-- Start EXERCISE INPUT --
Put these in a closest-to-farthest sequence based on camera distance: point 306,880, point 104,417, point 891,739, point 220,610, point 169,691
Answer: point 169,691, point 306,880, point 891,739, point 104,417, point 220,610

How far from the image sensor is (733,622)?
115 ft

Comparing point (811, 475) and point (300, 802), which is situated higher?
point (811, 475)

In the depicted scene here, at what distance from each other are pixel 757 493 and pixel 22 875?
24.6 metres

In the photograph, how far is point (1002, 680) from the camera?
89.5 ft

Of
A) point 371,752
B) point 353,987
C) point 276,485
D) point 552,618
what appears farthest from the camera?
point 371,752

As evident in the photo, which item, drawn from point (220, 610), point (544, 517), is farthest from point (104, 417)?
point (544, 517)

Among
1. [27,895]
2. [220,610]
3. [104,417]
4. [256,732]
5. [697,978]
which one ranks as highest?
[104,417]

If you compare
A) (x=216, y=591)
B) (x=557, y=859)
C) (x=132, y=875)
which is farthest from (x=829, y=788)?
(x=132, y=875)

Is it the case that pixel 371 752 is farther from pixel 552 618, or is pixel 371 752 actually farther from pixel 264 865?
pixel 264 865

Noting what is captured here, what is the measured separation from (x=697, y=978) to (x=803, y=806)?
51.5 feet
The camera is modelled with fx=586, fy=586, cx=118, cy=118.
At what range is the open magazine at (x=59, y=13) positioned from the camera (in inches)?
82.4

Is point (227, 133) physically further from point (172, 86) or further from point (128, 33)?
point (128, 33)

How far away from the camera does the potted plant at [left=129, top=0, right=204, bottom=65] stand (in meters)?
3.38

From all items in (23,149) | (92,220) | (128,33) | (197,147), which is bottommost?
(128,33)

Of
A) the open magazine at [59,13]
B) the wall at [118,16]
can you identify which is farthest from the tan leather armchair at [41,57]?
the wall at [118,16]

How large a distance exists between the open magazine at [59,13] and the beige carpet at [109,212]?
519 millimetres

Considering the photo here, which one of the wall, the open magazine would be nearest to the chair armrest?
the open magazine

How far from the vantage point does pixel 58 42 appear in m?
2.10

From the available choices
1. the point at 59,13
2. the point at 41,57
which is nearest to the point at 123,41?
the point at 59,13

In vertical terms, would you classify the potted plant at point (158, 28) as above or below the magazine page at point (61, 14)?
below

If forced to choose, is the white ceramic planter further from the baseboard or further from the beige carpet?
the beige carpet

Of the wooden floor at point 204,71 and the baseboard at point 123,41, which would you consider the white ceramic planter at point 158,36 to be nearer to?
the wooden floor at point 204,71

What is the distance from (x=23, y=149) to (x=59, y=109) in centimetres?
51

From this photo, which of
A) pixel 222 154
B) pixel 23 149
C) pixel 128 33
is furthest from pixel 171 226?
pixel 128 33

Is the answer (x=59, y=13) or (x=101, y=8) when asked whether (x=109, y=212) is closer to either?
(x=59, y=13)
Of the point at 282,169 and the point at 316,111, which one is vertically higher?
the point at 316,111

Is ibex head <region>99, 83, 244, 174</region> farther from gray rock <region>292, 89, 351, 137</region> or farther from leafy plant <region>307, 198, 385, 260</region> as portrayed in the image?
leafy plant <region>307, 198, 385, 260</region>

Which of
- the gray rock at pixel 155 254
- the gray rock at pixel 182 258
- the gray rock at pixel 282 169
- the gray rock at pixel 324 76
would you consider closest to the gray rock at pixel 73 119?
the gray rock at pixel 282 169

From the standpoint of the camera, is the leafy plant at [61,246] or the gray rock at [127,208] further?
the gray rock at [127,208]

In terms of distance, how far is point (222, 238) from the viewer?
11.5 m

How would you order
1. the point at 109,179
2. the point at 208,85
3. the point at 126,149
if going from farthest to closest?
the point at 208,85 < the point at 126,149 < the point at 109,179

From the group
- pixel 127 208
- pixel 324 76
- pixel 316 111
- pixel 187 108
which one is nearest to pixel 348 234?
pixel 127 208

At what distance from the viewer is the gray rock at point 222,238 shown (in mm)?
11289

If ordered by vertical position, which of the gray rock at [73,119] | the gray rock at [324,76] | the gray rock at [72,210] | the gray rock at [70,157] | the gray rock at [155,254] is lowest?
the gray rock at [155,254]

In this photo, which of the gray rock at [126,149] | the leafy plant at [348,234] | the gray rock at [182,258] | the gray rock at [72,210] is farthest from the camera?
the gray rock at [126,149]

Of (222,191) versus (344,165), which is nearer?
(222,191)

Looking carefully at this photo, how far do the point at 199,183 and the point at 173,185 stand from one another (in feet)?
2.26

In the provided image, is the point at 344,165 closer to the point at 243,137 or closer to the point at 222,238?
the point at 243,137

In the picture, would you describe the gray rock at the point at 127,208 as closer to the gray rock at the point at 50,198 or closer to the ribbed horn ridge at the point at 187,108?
-- End EXERCISE INPUT --
Rewrite all of the data above with every instance of "camera" replaced by "lens", leaving everything else unchanged.

RIGHT ANSWER
Put these in a closest-to-farthest sequence based on lens distance: point 306,880, point 104,417, point 891,739, point 220,610, point 169,691
Answer: point 169,691, point 306,880, point 891,739, point 104,417, point 220,610

How far from the image sensor is (733,622)?
115 ft

Comparing point (811, 475) and point (300, 802), which is situated higher?
point (811, 475)

In the depicted scene here, at what distance from each other are pixel 757 493 and pixel 22 875?
24.6 metres

In the photograph, how far is point (1002, 680) from the lens?
89.5 ft

Of
A) point 371,752
B) point 353,987
C) point 276,485
D) point 552,618
what appears farthest from the lens?
point 371,752

As evident in the photo, which item, drawn from point (220, 610), point (544, 517), is farthest from point (104, 417)?
point (544, 517)

Among
1. [27,895]
2. [220,610]
3. [104,417]
4. [256,732]
5. [697,978]
which one ranks as highest?
[104,417]

If you compare
A) (x=216, y=591)
B) (x=557, y=859)
C) (x=132, y=875)
which is farthest from (x=829, y=788)?
(x=132, y=875)

Is it the case that pixel 371 752 is farther from pixel 552 618, or is pixel 371 752 actually farther from pixel 264 865?
pixel 264 865

Noting what is captured here, what is the measured separation from (x=697, y=978) to (x=803, y=806)?
51.5 feet
The lens is modelled with fx=586, fy=586, cx=118, cy=118.
At what range is the open magazine at (x=59, y=13) positioned from the lens (in inches)?
82.4

Is point (227, 133) physically further from point (172, 86) or further from point (128, 33)?
point (128, 33)

How far away from the lens does the potted plant at [left=129, top=0, right=204, bottom=65] stand (in meters)?
3.38

From all items in (23,149) | (92,220) | (128,33) | (197,147), which is bottommost?
(128,33)

Of
A) the open magazine at [59,13]
B) the wall at [118,16]
can you identify which is farthest from the tan leather armchair at [41,57]?
the wall at [118,16]

How large a distance exists between the open magazine at [59,13] and the beige carpet at [109,212]?
519 millimetres

Considering the photo here, which one of the wall, the open magazine would be nearest to the chair armrest?
the open magazine

How far from the vantage point does pixel 58 42 appear in m?
2.10

From the available choices
1. the point at 59,13
2. the point at 41,57
which is nearest to the point at 123,41?
the point at 59,13

In vertical terms, would you classify the potted plant at point (158, 28) as above or below the magazine page at point (61, 14)?
below

If forced to choose, is the white ceramic planter further from the baseboard or further from the beige carpet?
the beige carpet

Of the wooden floor at point 204,71 and the baseboard at point 123,41, which would you consider the white ceramic planter at point 158,36 to be nearer to?
the wooden floor at point 204,71

What is the distance from (x=23, y=149) to (x=59, y=109) in centimetres?
51

From this photo, which of
A) pixel 222 154
B) pixel 23 149
C) pixel 128 33
is furthest from pixel 171 226?
pixel 128 33

Is the answer (x=59, y=13) or (x=101, y=8) when asked whether (x=109, y=212) is closer to either?
(x=59, y=13)
Of the point at 282,169 and the point at 316,111, which one is vertically higher?
the point at 316,111

Is ibex head <region>99, 83, 244, 174</region> farther from gray rock <region>292, 89, 351, 137</region> or farther from leafy plant <region>307, 198, 385, 260</region> as portrayed in the image?
leafy plant <region>307, 198, 385, 260</region>

Which of
- the gray rock at pixel 155 254
- the gray rock at pixel 182 258
- the gray rock at pixel 282 169
- the gray rock at pixel 324 76
would you consider closest to the gray rock at pixel 73 119?
the gray rock at pixel 282 169

From the standpoint of the lens, is the leafy plant at [61,246] or the gray rock at [127,208] further?
the gray rock at [127,208]

In terms of distance, how far is point (222, 238) from the viewer?
11.5 m

How would you order
1. the point at 109,179
2. the point at 208,85
3. the point at 126,149
if going from farthest to closest?
the point at 208,85 < the point at 126,149 < the point at 109,179

From the group
- pixel 127 208
- pixel 324 76
- pixel 316 111
- pixel 187 108
which one is nearest to pixel 348 234?
pixel 127 208

At what distance from the viewer is the gray rock at point 222,238 shown (in mm)?
11289

If ordered by vertical position, which of the gray rock at [73,119] | the gray rock at [324,76] | the gray rock at [72,210] | the gray rock at [70,157] | the gray rock at [155,254] is lowest?
the gray rock at [155,254]

In this photo, which of the gray rock at [126,149] | the leafy plant at [348,234] | the gray rock at [182,258] | the gray rock at [72,210] is farthest from the lens?
the gray rock at [126,149]

Of (222,191) versus (344,165), which is nearer?
(222,191)

Looking carefully at this photo, how far do the point at 199,183 and the point at 173,185 stand from one another (in feet)?
2.26

In the provided image, is the point at 344,165 closer to the point at 243,137 or closer to the point at 222,238?
the point at 243,137

In the picture, would you describe the gray rock at the point at 127,208 as closer to the gray rock at the point at 50,198 or closer to the ribbed horn ridge at the point at 187,108?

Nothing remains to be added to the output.